- **Goals**
1. In the forum thread about EI dosing equipment, what discount does mentioning BCA get you at Solar?
2. Return the passage of the EI dosing thread from "# EI Dosing" to "from you guys!".
3. Write the next part of the forum thread about EI dosing equipment, picking up after its final post.

# EI Dosing Equipment - ATTN 2wheelsx2 and Jonney_boy



## eternity302 (Apr 22, 2010)

So I'm planning on going to Solar tomorrow like you guys said! FINALLY HAVE A DAY OFF! Anyways, I would like to write down everything I need! Like you said, they will know what I want when I ask, but do I give them the scientific coding and look like a maniac or do I just ask for something like potassium! 

I know I need these 3 things for sure:
KNO3, Kh2PO4, AND K2SO4
Those are my macros as I learnt from you guys! 

And there is the trace:
Which is what I've been using Seachem Flourish! BUT is there another trace that will be better that I can buy there?

As Jonney_boy was saying, if I have red plants, I should get???

And 2wheelsx2, you said GH boost... do i need that? You were saying get epsom salt and something paris?

=) I just need to write down everything I need to buy exactly! I seriously dun wanna make a second trip out there, I hate crossing bridges with nowaday traffic!

I wanna thank you two again VERY MUCH!
And hope this thread completely helps others too!


----------



## Captured Moments (Apr 22, 2010)

As you walk in, it's on the right hand side among a whole bunch of other products. 
Just mention your on BCA and they will give you a 12 percent discount. You can tell them the name of the chemical or just show them the list. 
As for the trace I am using their own solar brand and it does have iron in it. There is EDTA and DTPA iron in it. Can't remember the percentage. If you have red plants, then you can supplement with iron as well.
I don't really know how good their own brand of trace element is compared to say Seachem Flourish or Plantex CSM+B, or some others but it works for me.
To boost the hardness of the water (GH and KH), you can use MgSo4 (Magnesium Sulphate aka Epsom Salt) for the GH, and Plaster of Paris to raise the KH of the water and provide Calcium. You can buy Plaster of Paris at a craft store like Michael's. That's what I use and I think that's what 2Wheels use as well.


----------



## eternity302 (Apr 22, 2010)

So i guess I know what I'm suppose to get, any other inputs?

(Excerpts of labeled region data)
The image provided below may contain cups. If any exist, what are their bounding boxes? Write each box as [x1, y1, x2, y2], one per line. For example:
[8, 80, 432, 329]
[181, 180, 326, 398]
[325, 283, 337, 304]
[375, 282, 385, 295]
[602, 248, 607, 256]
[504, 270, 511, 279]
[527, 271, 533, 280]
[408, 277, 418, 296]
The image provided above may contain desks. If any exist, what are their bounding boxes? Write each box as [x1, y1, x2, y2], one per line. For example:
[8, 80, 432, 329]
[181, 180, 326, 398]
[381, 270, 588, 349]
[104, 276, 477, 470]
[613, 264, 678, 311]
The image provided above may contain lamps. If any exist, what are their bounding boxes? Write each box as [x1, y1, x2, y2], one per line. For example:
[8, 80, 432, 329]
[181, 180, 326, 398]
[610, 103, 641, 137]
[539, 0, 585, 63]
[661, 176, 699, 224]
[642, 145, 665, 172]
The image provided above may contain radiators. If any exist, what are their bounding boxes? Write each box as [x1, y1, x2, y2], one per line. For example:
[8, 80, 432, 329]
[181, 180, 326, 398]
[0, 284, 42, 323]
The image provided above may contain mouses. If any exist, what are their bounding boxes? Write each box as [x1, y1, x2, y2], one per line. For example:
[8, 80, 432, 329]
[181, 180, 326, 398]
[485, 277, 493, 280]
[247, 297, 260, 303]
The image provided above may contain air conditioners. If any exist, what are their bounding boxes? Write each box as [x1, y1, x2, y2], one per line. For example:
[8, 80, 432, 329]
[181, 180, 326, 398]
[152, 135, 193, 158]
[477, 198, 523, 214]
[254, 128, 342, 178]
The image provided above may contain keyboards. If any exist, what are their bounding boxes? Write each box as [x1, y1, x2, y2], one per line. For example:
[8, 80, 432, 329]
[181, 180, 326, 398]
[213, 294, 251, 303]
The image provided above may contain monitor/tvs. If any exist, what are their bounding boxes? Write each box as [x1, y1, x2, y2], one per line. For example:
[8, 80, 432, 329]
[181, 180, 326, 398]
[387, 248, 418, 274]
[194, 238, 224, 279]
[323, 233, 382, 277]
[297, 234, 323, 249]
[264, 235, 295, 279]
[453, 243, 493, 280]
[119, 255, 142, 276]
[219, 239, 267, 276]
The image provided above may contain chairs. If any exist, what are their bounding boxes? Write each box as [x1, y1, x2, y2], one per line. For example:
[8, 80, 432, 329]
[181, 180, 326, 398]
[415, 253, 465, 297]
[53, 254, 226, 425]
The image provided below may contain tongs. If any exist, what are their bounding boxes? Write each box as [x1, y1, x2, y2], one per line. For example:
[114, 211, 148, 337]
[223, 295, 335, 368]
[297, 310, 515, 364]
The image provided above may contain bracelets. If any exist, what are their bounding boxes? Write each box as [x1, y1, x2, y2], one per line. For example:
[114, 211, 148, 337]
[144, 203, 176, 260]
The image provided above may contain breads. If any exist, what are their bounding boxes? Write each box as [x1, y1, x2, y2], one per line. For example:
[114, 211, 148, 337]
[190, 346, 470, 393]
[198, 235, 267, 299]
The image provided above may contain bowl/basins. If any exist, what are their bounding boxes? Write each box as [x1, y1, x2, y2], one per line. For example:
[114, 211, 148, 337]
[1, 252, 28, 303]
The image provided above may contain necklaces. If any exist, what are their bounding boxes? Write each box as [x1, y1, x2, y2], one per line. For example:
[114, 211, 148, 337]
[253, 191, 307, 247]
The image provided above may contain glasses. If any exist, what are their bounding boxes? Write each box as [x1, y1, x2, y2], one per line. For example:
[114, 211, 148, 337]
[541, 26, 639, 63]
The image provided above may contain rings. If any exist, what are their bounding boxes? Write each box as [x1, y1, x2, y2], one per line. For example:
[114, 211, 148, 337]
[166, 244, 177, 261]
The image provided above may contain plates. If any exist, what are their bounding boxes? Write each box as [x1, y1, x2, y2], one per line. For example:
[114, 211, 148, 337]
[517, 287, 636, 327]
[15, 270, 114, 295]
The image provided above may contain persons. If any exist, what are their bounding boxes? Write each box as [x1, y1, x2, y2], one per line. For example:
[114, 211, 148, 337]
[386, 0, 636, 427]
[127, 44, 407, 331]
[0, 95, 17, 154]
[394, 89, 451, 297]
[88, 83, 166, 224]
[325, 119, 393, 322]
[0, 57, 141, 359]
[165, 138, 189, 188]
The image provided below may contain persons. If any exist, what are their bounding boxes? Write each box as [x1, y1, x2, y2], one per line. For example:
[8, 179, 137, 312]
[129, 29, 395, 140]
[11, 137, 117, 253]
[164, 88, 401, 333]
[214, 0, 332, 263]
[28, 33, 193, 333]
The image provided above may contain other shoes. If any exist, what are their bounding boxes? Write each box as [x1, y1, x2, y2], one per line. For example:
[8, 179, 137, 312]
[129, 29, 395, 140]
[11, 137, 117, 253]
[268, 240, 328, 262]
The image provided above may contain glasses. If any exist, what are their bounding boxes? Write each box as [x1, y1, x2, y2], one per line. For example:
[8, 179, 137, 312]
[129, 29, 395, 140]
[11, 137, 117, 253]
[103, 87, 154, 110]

- **Final results**
1. A 12 percent discount.

2.
# EI Dosing Equipment - ATTN 2wheelsx2 and Jonney_boy



## eternity302 (Apr 22, 2010)

So I'm planning on going to Solar tomorrow like you guys said! FINALLY HAVE A DAY OFF! Anyways, I would like to write down everything I need! Like you said, they will know what I want when I ask, but do I give them the scientific coding and look like a maniac or do I just ask for something like potassium! 

I know I need these 3 things for sure:
KNO3, Kh2PO4, AND K2SO4
Those are my macros as I learnt from you guys!

3.
----------



## target (Apr 21, 2010)

LOL, no input for you, but thanks for getting this on the forum. I like having a list as I will need to do this same trip before too much longer.


----------



## cpool (Apr 30, 2010)

Why not order from Aquaflora and have it delivered, no need for going over the bridge.

http://store.aquafloranurseries.com/ they have it all, and I believe their price is cheaper than the hydroponics store. Anyway just a thought, save your time and gas and inconveinence.


----------



## 2wheelsx2 (Apr 21, 2010)

Sheesh...look away for 5 minutes and I'm on the title of a thread! 

Captured moments got it all. Right on the money. DAP plaster of Paris and Michael's. It'll last you 25 years unless you're going to use it to actually make something. 

I got my Epsom Salts at London Drugs but I think Costco sells it too. Solar also sells it but of course for a bit more. I actually get the trace from Solar and it works great in my lower light 125 gallon. It's call "Trace nutrients". Catchy name huh?

Flourish works fine. Nothing wrong with it. I just hate paying for water. Although I am now using Tailored Aquatics Amazon Elements which is really expensive water.


----------



## eternity302 (Apr 22, 2010)

I hate the wait time online.. thats one thing for sure...!
It's the fun of shopping for products and having experienced hobbyist on here that already have tried everything!
And if there is a problem with my order when it comes, I would definitely slap myself in the face to go through all the hassle jsut for saving myself a few bucks!

But thank you for the offer =) But i rather pick things up locally!


----------



## eternity302 (Apr 22, 2010)

2wheelsx2 said:


> Sheesh...look away for 5 minutes and I'm on the title of a thread!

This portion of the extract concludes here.